### How to complete this task
Go to the line below that contains "增值税税率改革的逻辑 中国经济出版社". From there to the end of the records, reproduce each line exactly, except the pictures.

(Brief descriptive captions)
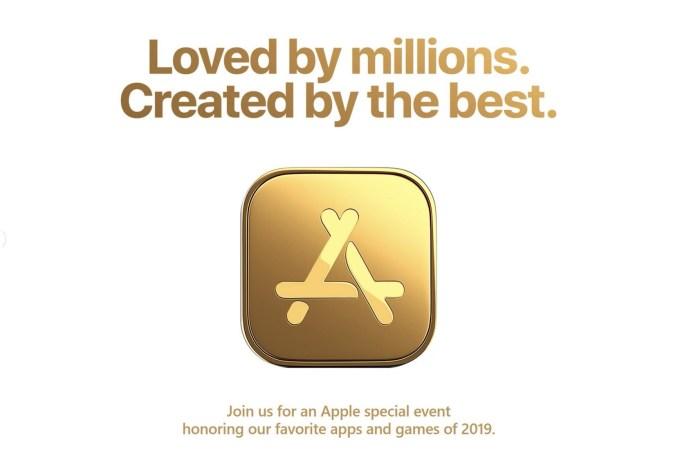 Zaproszenie na Apple Special Event (grudzień 2019) przedstawiające złote logo sklepu App Store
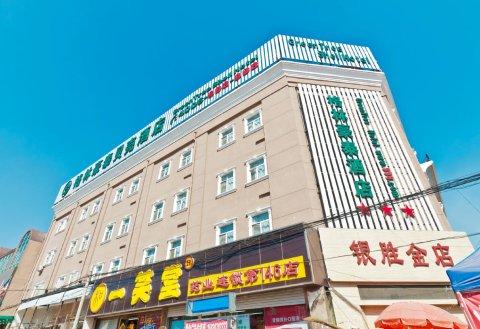格林豪泰(霸州胜芳汽车站店)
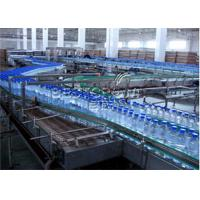 China Electrical 5 Gallon Drinking Water Production Plant , High Speed on sale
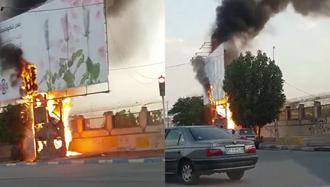 آتش زدن بنر موسسه غارتگر در اهواز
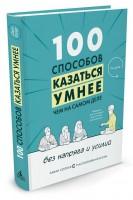 Книга 100 способов казаться умнее, чем на самом деле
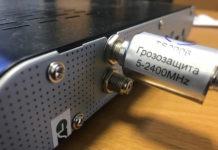 grozozashchita-dlya-videonablyudeniya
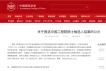 中国建筑学会推选邵韦平、张伶伶、孙一民为中国工程院院士候选人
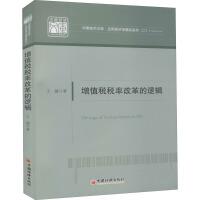增值税税率改革的逻辑 中国经济出版社
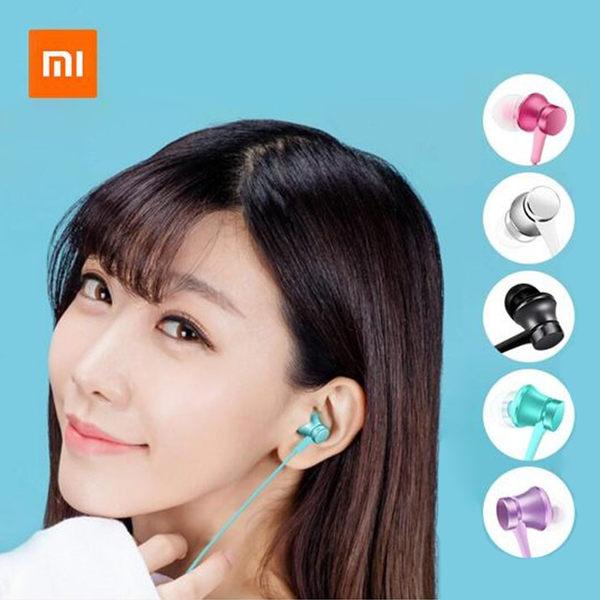 【SZ】MI 小米 活塞耳機 清新版 人體工學 鋁合金 線控 小米耳塞式耳機 多色可選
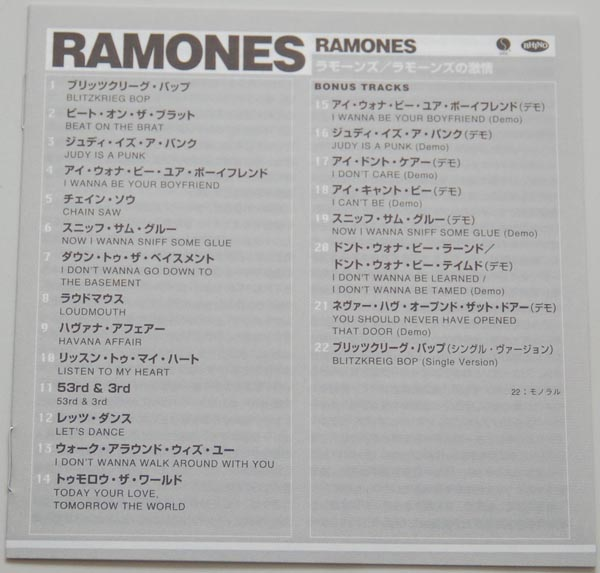 Lyric book, Ramones - Ramones + 8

### Solution
增值税税率改革的逻辑 中国经济出版社
 【SZ】MI 小米 活塞耳機 清新版 人體工學 鋁合金 線控 小米耳塞式耳機 多色可選
 Lyric book, Ramones - Ramones + 8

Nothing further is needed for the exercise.